Hwæt. I've been thinking about humor, why humor exists, and what things we find humorous. I've come up with a proto-theory that seems to work more often than not, and a somewhat reasonable evolutionary justification. This makes it better than any theory you can find on Wikipedia, as none of those theories work even half the time, and their evolutionary justifications are all weak or absent. I think.

So here are four model jokes that are kind of representative of the space of all funny things:

"Why did Jeremy sit on the television? He wanted to be on TV." (from a children's joke book)

"Muffins? Who falls for those? A muffin is a bald cupcake!" (from Jim Gaffigan)

"It's next Wednesday." "The day after tomorrow?" "No, NEXT Wednesday." "The day after tomorrow IS next Wednesday!" "Well, if I meant that, I would have said THIS Wednesday!" (from Seinfeld)

"A minister, a priest, and a rabbi walk into a bar. The bartender says, 'Is this some kind of joke?'" (a traditional joke)

It may be noting that this "sample" lacks any overtly political jokes; I couldn't think of any.

The proto-theory I have is that a joke is something that points out reasonable behavior and then lets the audience conclude that it's the wrong behavior. This seems to explain the first three perfectly, but it doesn't explain the last one at all; the only thing special about the last joke is that the bartender has impossible insight into the nature of the situation (that it's a joke).

The supposed evolutionary utility of this is that it lets members of a tribe know what behavior is wrong within the tribe, thereby helping it recognize outsiders. The problem with this is that outsiders' behavior isn't always funny. If the new student asks for both cream and lemon in their tea, that's funny. If the new employee swears and makes racist comments all the time, that's offensive. If the guy sitting behind you starts moaning and grunting, that's worrying. What's the difference? Why is this difference useful?

Comment author: MichaelVassar 19 February 2010 05:08:30PM *  5 points [-]

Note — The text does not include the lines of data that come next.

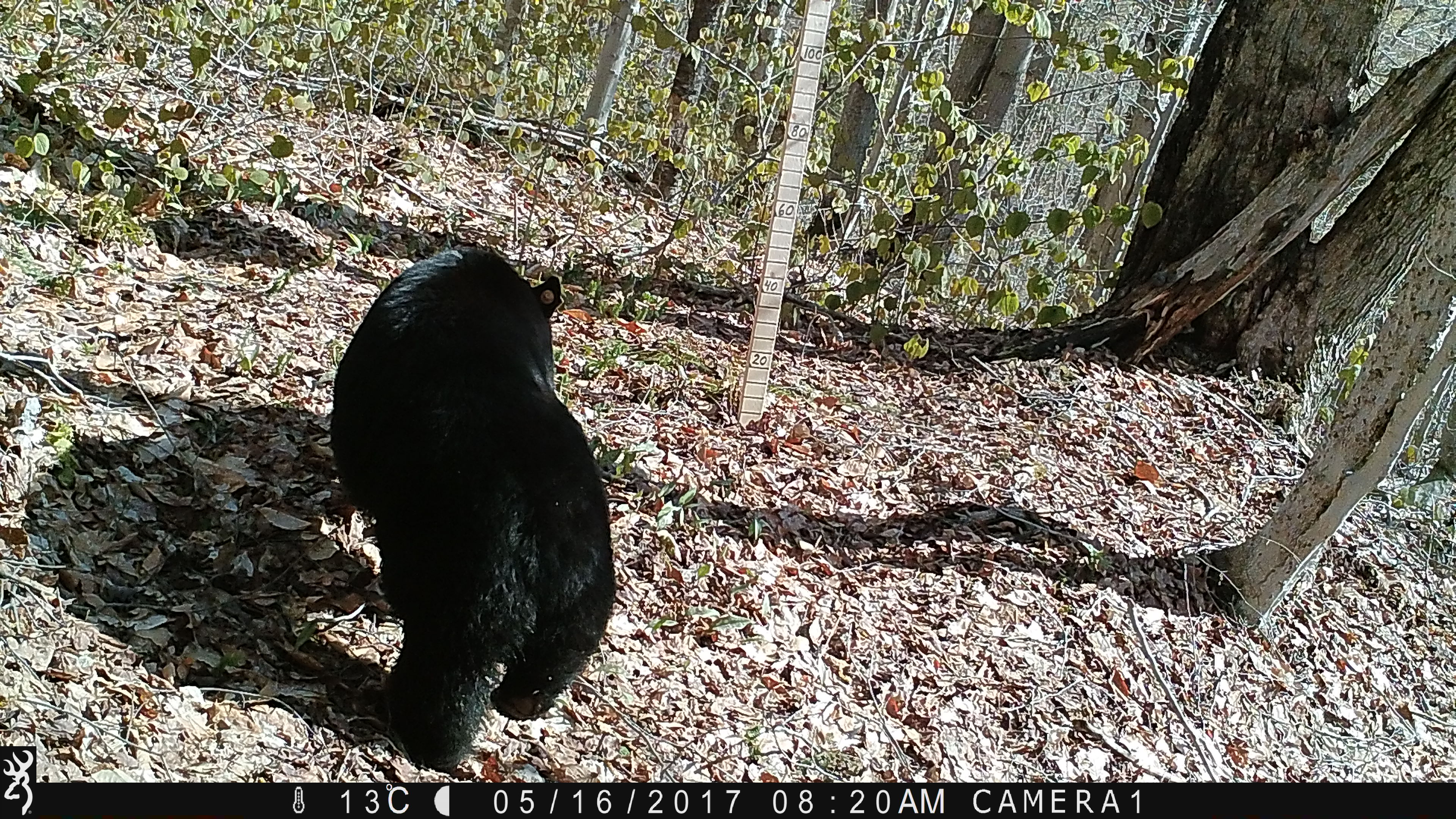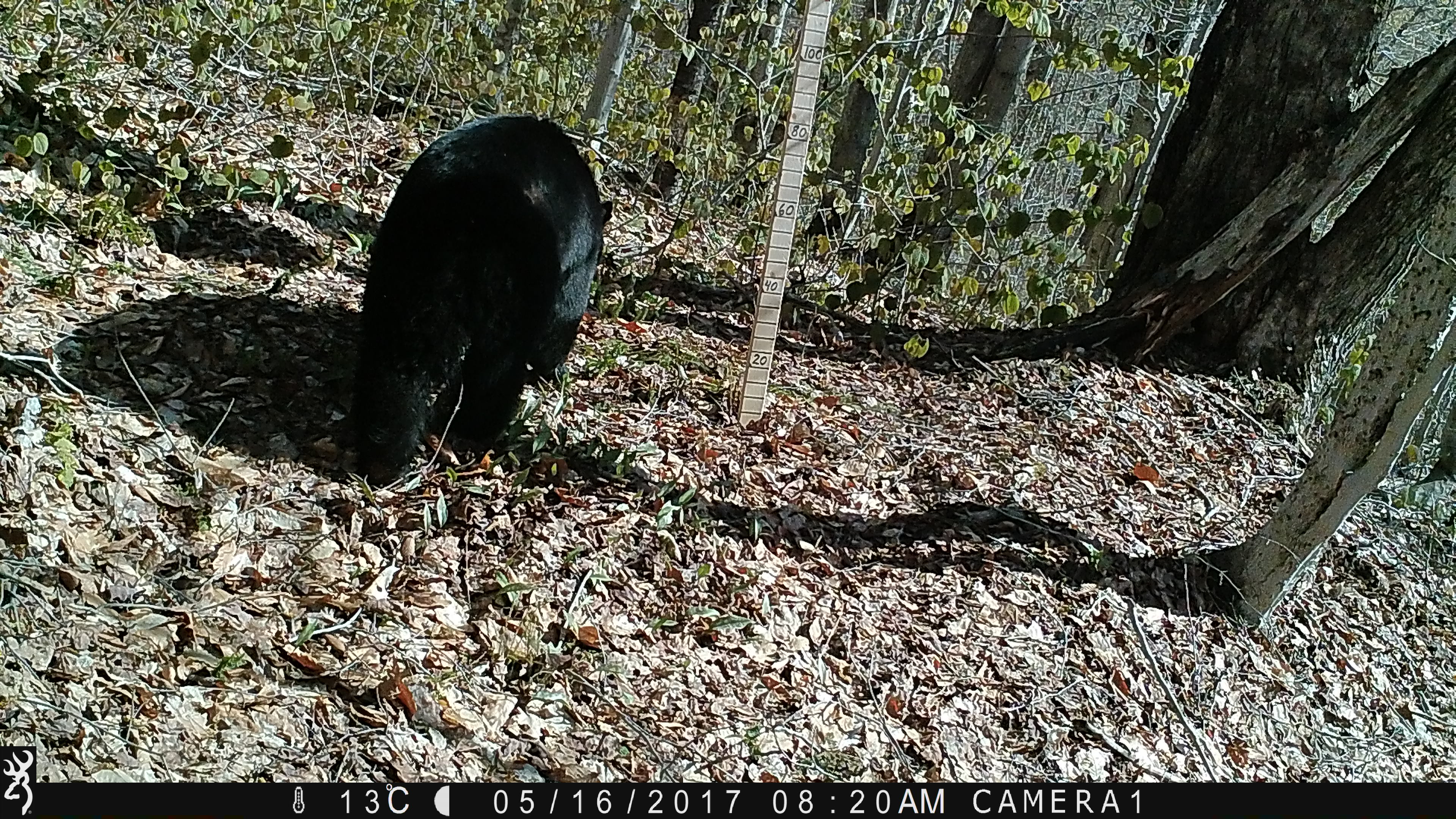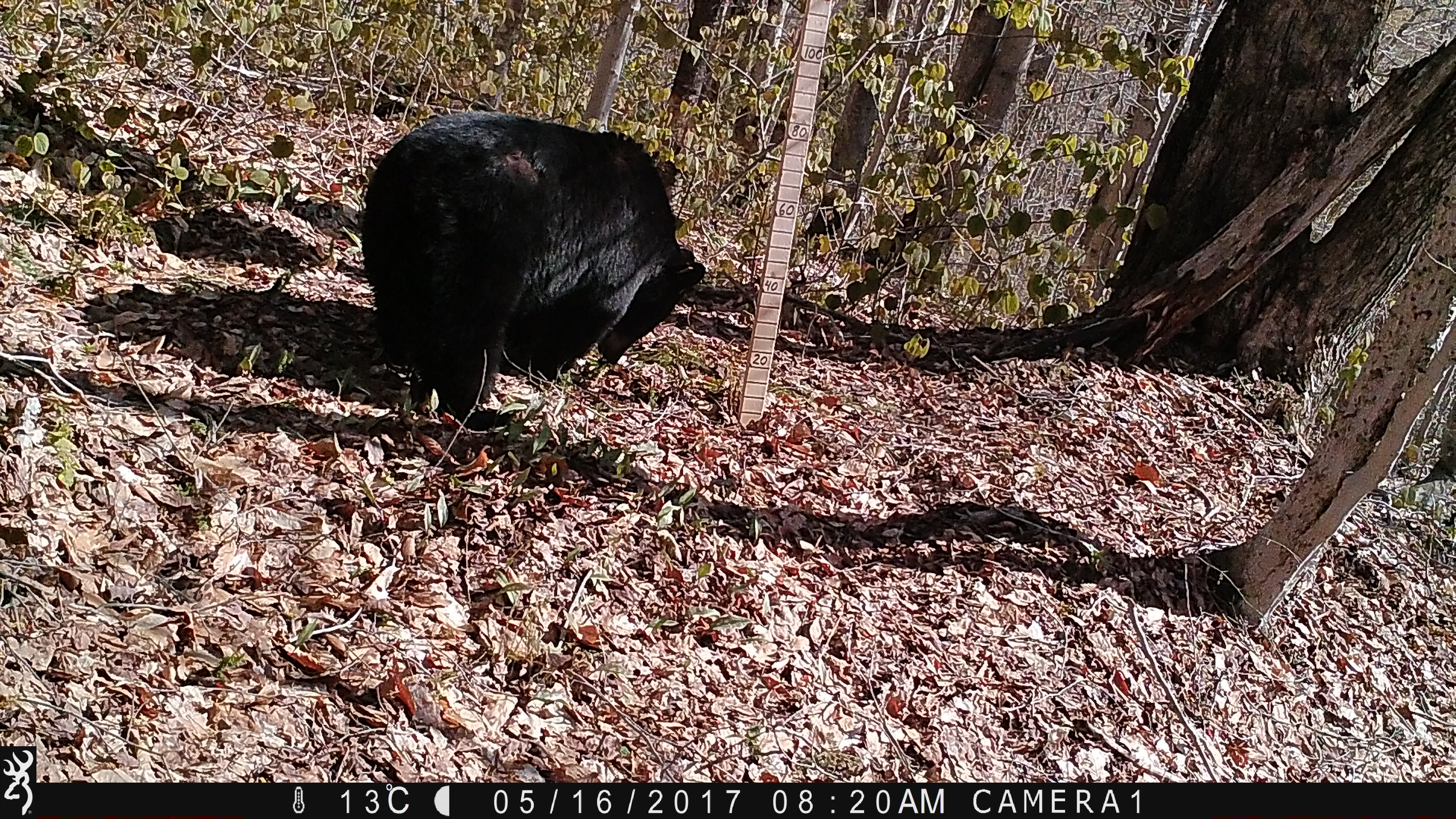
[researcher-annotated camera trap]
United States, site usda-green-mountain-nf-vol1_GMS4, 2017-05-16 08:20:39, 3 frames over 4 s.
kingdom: Animalia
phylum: Chordata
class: Mammalia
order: Carnivora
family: Ursidae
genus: Ursus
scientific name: Ursus americanus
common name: black bear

Juergen Schmidhuber writes about humor as information compression and that plus decompression seems about right to me. Being on TV is decompression from a phrase-as-concept to the component words, a pun, a switch to a lower level analysis than that which adults favor (a situation children constantly have to deal with). Muffin and cupcake is a proposal for a new lossy compression of two concepts to a new concept with a "topping" variable, which would be useful if you wanted to invent, for instance, the dreadful sounding "muffin-roll sushi", "next Wednesday" is a commentary on the inadequacy of current cultural norms for translating concepts and words into one another even for commonly used concepts. The last one is a successful compression from sense data to the fact that a common joke pattern is happening and inference that one is in a joke.

I wish that we had a "Less Wrong Community" blog for off-topic but fun comments like the above to be top level posts, as well as an "instrumental rationality" blog for "self help" subject matter.

Comment author: thomblake 19 February 2010 05:38:12PM 1 point [-]

I wish that we had a "Less Wrong Community" blog for off-topic but fun comments like the above to be top level posts, as well as an "instrumental rationality" blog for "self help" subject matter.

Yes and yes.

Comment author: Kevin 20 February 2010 04:08:36AM *  0 points [-]

I wish that we had a "Less Wrong Community" blog for off-topic but fun comments like the above to be top level posts

I would very much like to see arbitrary sub-blog creation in the style of subreddits, but an off-topic subreddit would be a good start.